Darwinian Medicine: Evolutionary Insights into Human Reproduction

 

STIAS Fellow Robert Martin at The Field Museum, Chicago

Abstract
Darwinian Medicine, a relatively new discipline, stems from the conviction that understanding evolutionary history can enhance knowledge of human medical conditions. Study of reproductive biology is of central importance because natural selection – the basic mechanism of evolutionary change – acts through differences in breeding success between individuals. Selected examples from both female and male aspects of reproduction will illustrate how an evolutionary perspective can yield new insights. Comparative information, not only from other primates but from other vertebrates generally, yields general principles that, in combination with epidemiological evidence, can throw new light on the origins of human disorders.

The examples begin with the question “Why so many sperms?” and move on to the key concept of sperm competition. The focus then shifts to a widespread decline in human sperm counts and a striking increase in reproductive cancers (testes, prostate), taking bisphenol A (BPA) as an example of endocrine disruptors. Attention to female aspects leads from the standard model of the human ovarian cycle and the notion of a “fertile window” to evidence for the game-changing interpretation that sperms are stored in the human womb, such that there is no well-defined mid-cycle period of fertility. Human pregnancy is then viewed in a broad comparative context, introducing the misnamed “morning sickness” and its connection with fetal protection. This connects to the “immunological paradox”: Why does the mother not reject her fetus as a foreign body? In fact, various mammal lineages solved the problem of fetal rejection by recruiting genes from retroviruses that evolved to circumvent a host’s immunological defences.

In conclusion, the overview returns to endocrine disruption and evidence that BPA is also a prime suspect behind the increase in female reproductive cancers (ovaries, womb, breast).

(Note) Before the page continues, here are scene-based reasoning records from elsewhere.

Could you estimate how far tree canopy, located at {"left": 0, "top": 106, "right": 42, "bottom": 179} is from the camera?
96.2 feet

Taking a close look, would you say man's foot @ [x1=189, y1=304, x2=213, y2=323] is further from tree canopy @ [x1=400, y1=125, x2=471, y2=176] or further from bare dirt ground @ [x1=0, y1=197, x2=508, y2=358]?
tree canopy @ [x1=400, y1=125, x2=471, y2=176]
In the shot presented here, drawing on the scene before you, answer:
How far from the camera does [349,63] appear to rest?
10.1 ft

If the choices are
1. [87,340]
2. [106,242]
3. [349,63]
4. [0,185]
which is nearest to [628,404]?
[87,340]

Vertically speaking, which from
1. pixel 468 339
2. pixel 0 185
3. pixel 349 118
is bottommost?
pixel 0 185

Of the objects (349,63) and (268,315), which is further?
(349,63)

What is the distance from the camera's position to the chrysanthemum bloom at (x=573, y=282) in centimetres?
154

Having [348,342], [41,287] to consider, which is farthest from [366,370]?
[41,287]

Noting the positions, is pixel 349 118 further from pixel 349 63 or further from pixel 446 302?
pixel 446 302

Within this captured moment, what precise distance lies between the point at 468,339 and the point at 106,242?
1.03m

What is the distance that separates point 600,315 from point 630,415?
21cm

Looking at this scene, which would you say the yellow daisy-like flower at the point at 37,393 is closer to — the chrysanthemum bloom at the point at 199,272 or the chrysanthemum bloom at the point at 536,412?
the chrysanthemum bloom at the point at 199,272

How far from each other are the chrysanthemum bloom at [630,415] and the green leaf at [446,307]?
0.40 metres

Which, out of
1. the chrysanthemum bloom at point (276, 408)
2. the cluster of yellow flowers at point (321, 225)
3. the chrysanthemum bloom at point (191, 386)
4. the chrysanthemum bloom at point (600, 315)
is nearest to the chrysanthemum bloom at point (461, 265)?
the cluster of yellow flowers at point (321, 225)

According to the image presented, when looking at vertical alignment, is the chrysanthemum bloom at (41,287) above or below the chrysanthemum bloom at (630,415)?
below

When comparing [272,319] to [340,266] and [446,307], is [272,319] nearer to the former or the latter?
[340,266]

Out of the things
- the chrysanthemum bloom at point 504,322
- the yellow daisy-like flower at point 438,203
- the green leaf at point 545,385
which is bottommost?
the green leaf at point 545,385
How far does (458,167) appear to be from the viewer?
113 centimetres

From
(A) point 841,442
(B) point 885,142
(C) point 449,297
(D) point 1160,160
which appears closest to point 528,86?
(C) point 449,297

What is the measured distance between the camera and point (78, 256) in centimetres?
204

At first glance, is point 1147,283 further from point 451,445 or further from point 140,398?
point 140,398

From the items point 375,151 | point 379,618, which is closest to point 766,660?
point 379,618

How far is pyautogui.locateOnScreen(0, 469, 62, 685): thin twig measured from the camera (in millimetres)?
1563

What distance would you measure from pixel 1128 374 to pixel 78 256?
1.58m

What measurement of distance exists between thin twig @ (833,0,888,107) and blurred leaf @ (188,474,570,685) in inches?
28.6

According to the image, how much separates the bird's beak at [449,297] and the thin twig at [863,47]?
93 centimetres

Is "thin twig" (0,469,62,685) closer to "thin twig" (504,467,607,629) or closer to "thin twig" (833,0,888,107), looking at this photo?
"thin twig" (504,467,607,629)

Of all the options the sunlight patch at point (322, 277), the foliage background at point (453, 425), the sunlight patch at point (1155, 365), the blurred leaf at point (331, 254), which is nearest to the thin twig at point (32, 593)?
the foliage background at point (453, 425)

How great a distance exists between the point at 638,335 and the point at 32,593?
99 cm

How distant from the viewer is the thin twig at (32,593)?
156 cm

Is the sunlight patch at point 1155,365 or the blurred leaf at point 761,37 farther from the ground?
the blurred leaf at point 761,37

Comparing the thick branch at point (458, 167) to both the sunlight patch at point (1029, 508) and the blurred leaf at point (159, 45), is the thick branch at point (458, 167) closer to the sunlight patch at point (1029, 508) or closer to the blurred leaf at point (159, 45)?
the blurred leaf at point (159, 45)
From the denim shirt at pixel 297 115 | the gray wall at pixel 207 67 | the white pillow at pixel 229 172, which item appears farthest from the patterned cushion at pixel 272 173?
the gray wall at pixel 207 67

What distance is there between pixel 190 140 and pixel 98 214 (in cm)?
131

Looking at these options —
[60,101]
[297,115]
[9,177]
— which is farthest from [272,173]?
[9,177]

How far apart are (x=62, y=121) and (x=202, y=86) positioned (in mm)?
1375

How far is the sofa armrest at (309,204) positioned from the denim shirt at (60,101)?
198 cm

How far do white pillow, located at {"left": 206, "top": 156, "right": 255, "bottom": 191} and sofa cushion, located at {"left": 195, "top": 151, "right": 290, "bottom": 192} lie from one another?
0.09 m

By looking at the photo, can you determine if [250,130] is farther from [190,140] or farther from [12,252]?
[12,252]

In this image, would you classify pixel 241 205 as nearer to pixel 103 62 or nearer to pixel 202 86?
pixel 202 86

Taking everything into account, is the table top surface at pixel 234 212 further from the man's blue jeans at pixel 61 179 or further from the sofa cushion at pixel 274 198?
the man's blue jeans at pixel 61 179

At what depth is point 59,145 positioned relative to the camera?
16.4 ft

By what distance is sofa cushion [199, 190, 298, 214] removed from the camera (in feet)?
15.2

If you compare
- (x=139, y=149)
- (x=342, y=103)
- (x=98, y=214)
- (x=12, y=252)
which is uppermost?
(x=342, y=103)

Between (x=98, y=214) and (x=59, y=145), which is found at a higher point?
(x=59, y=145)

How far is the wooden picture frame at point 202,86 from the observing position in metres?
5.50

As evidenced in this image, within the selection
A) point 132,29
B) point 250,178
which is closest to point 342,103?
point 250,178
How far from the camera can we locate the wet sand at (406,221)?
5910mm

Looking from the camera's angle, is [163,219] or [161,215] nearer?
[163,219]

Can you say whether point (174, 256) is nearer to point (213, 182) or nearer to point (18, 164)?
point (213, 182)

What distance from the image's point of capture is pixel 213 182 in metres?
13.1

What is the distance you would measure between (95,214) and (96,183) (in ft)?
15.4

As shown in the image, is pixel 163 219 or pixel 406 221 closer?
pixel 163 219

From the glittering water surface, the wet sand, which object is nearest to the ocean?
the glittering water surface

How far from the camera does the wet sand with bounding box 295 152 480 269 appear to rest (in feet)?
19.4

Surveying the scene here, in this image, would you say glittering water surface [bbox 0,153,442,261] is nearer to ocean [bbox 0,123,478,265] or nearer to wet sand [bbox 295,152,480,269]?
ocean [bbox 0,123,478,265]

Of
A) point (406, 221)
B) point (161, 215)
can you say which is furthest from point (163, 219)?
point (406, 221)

Robert (“Bob”) Martin originally trained as a zoologist at the University of Oxford, UK and followed this a few years later with a DPhil (Oxford’s idiosyncratic label for “PhD”). Following a two-year spell of postdoctoral research at the General Ecology division of the Muséum National d’Histoire Naturelle in Brunoy, near Paris (France), he took up his first academic post on the faculty of University College London. During the 17 years that he spent in London, he also held intervening posts as Senior Research Fellow at the Zoological Society of London, as Visiting Professor at Yale University and as Visiting Professor at the Musée de l’Homme, Paris. He then spent 15 years as director of the Anthropological Institute in Zürich (Switzerland) before taking up an appointment at the Field Museum in Chicago. After serving as Provost there for five years, he returned to full-time academic activity as A. Watson Armour III Curator of Biological Anthropology. Since his formal retirement three years ago, he has continued as Emeritus Curator while holding adjunct appointments at the University of Chicago as a member of the Committee on Evolutionary Biology and as professor in the Department of Anthropology. His list of publications includes over 300 items, most notably the widely used 1990 textbook Primate Origins and Evolution and his 2013 book for a general readership How We Do It: The Evolution and Future of Human Reproduction. As a result of his academic travels, he is completely fluent in French and German. (To learn more see his Wikipedia profile and personal website: en.wikipedia.org/wiki/Robert_D._Martin and robertdmartin.wixsite.com/how-we-do-it.)

Date and time

Tuesday, 18 October 2016

13:00 – 14:00​

All times are in SAST (UTC+2)

Location

No location.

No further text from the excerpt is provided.